La promesse en carton-pâte
En 2015, Musk, Altman et une poignée de milliardaires (dont Peter Thiel) jurent sur la tête d'Elon que OpenAI restera à but non lucratif et open source. "Pour le bien de l'humanité", claironnaient-ils. Musk crache 44 millions de dollars dans le pot commun. Sauf que le bien de l'humanité, ça paie mal, et Altman n'a jamais été un moine bouddhiste.
Le virage à 180 degrés (et le portefeuille qui suit)
En 2019, OpenAI se réinvente en "capped-profit" – un oxymore qui sent le sapin. Altman justifie : "Il faut de l’argent pour attirer les talents". Traduction : il faut de l'argent pour attirer les investisseurs. Microsoft débarque avec 13 milliards de dollars en poche. La mission caritative ? Reléguée aux oubliettes. Quand Musk veut mettre son grain de sel et proposer de prendre le contrôle, Altman le vire du conseil d'administration. L'ego du milliardaire à la Tesla ne digère pas.
Qui se goinfre ? Tout le monde, sauf le public
Le procès, c'est avant tout une guerre de trônes. Musk accuse Altman d'avoir "frauduleusement abandonné la mission non lucrative" pour s'enrichir. Mais rappelons que Musk lui-même dirige Tesla, SpaceX, Neuralink, X – des boîtes qui n'ont jamais brillé par leur philanthropie. De l'autre côté, Altman et Microsoft empochent les bénéfices de ChatGPT sans partager les droits d'auteur des données de la création. Le jury devra trancher ce paradoxe : une organisation qui se dit altruiste mais qui accumule des brevets et des milliards en gardant ses modèles fermés.

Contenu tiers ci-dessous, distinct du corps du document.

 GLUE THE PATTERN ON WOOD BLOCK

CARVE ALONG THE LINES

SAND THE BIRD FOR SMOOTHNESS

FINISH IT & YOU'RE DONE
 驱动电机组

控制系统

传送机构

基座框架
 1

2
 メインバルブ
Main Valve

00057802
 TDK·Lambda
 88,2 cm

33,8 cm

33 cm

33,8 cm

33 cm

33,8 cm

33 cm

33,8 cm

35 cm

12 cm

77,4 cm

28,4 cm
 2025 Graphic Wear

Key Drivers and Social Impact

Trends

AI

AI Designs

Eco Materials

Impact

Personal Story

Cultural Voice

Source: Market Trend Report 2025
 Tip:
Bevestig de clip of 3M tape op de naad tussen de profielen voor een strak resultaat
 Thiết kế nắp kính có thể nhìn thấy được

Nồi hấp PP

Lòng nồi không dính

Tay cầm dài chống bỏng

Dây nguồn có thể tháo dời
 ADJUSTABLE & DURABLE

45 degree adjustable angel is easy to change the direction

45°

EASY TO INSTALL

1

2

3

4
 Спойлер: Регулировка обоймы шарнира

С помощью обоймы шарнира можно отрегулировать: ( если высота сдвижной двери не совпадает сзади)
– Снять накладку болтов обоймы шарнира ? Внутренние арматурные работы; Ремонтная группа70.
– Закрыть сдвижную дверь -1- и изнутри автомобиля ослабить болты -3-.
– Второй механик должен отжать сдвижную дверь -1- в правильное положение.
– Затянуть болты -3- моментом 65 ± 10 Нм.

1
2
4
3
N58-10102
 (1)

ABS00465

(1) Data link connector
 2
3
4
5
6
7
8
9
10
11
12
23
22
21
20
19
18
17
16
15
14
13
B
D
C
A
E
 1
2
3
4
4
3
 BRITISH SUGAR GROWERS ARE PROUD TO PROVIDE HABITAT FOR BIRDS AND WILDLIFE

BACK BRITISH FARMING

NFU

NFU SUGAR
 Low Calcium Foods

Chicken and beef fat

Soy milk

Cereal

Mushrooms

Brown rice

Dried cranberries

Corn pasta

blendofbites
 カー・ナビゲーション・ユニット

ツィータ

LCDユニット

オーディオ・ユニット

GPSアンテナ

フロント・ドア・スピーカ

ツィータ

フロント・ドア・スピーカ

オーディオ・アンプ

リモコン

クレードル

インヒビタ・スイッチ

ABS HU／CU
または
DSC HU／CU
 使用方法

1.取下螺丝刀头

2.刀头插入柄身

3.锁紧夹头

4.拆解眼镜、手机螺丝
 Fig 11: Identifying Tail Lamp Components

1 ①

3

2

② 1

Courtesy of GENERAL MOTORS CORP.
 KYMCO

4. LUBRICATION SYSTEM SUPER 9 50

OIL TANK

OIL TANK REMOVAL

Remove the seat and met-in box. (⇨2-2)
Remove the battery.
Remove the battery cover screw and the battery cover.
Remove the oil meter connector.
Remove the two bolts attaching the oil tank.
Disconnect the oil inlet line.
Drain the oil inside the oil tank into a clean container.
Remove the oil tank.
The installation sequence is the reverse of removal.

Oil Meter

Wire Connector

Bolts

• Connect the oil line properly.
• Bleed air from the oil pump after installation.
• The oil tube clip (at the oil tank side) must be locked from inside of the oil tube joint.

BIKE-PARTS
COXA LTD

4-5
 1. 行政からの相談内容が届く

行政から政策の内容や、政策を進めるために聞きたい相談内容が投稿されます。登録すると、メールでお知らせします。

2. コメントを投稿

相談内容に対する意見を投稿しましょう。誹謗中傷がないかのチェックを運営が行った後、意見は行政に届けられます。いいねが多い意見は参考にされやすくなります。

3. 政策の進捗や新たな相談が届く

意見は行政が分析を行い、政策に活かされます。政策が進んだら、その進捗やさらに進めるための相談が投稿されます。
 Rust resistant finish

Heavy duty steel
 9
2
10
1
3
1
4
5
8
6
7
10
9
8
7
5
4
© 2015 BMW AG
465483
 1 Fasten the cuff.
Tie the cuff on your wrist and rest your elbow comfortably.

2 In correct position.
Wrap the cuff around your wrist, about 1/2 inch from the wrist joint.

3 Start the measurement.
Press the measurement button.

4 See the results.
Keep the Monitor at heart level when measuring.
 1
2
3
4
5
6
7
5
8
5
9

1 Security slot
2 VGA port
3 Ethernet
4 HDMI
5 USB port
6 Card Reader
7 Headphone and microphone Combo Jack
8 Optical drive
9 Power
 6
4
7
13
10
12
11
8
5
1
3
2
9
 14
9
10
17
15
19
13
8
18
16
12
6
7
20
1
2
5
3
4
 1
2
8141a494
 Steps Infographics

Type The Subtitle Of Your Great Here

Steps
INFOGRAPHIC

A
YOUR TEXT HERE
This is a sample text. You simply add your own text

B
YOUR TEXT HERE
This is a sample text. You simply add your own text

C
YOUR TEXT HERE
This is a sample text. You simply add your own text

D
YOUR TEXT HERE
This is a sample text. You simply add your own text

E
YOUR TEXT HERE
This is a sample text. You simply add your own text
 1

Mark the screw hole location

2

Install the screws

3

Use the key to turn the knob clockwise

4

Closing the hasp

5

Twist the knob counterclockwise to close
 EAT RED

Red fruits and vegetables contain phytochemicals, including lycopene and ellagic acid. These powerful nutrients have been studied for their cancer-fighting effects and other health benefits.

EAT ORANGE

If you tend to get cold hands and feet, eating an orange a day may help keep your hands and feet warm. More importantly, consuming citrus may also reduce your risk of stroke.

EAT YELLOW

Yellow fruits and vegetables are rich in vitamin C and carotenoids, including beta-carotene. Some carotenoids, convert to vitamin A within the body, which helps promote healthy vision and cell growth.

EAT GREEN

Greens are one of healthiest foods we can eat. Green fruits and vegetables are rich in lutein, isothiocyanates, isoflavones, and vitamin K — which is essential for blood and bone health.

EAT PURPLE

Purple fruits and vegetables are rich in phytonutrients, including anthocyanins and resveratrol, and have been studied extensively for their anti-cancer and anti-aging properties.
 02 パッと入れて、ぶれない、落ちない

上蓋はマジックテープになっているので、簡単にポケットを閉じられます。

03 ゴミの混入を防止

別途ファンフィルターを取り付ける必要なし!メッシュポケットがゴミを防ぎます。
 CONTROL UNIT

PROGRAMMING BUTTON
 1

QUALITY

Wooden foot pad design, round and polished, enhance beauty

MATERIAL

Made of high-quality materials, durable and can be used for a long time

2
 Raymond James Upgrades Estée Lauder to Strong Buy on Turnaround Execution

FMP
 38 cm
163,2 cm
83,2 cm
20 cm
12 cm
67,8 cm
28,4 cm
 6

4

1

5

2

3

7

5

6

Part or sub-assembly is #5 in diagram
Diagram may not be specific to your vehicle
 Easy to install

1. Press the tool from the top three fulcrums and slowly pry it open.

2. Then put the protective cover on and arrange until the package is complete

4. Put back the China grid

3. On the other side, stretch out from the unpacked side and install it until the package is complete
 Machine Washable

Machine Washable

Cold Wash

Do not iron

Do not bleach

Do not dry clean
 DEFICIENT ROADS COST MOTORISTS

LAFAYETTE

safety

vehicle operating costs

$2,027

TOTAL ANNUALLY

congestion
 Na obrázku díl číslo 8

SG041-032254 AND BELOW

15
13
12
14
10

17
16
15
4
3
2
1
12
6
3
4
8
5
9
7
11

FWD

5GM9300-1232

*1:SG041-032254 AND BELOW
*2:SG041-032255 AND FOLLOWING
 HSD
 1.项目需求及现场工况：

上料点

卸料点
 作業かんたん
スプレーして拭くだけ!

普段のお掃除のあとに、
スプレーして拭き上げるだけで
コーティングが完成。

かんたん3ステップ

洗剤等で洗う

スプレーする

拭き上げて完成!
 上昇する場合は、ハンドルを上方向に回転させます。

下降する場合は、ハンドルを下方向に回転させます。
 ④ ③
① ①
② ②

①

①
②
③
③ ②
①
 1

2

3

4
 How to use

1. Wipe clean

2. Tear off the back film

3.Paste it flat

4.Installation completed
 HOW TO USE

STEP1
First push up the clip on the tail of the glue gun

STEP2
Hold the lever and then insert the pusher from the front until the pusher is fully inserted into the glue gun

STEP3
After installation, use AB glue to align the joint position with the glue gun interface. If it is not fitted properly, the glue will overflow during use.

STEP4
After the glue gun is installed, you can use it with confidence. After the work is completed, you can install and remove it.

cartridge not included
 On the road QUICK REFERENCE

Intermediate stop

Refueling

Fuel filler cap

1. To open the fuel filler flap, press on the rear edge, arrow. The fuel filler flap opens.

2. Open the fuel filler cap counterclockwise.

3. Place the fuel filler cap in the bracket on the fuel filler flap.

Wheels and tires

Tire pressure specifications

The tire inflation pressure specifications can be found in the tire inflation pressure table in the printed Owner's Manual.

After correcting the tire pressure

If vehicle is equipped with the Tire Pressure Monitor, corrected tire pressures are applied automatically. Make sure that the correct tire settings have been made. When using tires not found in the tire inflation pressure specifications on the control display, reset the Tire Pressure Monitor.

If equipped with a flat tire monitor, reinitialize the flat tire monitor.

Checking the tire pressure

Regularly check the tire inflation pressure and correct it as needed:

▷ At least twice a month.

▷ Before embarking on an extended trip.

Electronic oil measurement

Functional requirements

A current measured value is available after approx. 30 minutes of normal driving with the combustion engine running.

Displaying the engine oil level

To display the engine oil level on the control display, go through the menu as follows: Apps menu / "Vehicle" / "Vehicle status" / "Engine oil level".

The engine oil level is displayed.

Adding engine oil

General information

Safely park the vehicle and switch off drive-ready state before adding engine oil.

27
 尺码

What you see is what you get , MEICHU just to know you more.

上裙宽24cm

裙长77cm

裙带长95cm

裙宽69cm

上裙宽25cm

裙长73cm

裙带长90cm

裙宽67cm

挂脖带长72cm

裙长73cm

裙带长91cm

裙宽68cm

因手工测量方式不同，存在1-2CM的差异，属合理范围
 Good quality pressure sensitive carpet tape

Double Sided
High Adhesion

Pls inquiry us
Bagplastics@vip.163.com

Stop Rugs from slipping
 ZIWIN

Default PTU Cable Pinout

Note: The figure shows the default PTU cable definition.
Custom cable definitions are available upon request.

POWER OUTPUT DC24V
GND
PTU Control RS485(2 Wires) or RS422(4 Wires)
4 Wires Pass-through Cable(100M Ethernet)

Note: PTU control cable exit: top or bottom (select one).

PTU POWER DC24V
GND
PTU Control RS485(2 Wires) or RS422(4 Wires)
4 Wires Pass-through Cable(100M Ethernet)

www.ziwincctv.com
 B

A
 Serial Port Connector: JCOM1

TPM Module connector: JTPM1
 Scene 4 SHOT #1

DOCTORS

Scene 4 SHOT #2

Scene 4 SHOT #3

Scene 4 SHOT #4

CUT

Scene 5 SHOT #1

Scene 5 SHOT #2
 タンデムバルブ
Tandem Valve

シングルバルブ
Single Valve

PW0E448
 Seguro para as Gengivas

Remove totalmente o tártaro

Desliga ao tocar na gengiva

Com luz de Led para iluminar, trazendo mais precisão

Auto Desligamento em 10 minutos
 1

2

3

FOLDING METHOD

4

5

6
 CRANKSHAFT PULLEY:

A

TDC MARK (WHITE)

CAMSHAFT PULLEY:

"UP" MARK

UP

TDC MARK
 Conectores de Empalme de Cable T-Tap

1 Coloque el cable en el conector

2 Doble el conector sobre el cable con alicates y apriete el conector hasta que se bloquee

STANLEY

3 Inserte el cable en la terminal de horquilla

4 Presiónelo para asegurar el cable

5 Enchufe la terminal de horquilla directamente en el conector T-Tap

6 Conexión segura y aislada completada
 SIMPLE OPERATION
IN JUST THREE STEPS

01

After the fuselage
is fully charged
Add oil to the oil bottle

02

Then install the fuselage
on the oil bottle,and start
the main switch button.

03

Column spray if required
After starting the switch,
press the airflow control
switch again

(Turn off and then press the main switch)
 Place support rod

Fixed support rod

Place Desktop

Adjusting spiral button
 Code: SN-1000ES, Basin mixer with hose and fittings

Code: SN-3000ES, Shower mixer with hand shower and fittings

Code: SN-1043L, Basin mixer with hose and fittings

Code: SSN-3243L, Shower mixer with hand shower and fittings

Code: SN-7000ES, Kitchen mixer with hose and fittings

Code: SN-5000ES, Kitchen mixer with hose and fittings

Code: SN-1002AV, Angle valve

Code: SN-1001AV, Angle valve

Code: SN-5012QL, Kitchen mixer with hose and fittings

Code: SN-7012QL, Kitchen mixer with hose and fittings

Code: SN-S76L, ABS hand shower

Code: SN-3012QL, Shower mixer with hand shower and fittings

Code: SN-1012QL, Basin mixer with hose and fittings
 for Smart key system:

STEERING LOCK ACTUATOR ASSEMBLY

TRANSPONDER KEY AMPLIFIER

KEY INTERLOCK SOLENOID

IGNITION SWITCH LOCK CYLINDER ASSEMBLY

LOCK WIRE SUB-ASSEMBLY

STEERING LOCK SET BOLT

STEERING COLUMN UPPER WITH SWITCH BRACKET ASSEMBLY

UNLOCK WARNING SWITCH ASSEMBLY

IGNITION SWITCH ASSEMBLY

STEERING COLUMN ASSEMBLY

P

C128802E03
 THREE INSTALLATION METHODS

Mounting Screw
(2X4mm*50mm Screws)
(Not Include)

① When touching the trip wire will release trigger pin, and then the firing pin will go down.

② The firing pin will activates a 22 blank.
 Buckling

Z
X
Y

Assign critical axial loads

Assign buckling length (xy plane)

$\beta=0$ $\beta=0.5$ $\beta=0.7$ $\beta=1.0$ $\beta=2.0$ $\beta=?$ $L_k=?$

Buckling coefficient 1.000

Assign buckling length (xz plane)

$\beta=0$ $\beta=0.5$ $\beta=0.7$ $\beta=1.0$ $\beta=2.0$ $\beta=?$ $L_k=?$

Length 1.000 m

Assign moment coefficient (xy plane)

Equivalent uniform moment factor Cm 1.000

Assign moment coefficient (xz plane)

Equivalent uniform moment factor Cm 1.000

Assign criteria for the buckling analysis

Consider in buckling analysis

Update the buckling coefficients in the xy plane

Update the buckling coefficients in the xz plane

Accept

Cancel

Ce que les avocats vous cachent
En réalité, ce procès ne décidera pas du sort de l'humanité. Il décidera qui a le droit de faire du fric avec l'IA. Si Musk gagne, OpenAI devra peut-être ouvrir ses coffres et ses modèles – mais Musk n'a rien d'un Robin des Bois libertaire. Si Altman gagne, le mythe de l'IA au service de tous s'effondre définitivement. Dans les deux cas, les seuls gagnants seront les cabinets d'avocats, qui se goinfrent déjà avec des honoraires à huit chiffres. Alors pendant que les jurés suent sur des contrats de 2015, le reste du monde trinque. Santé.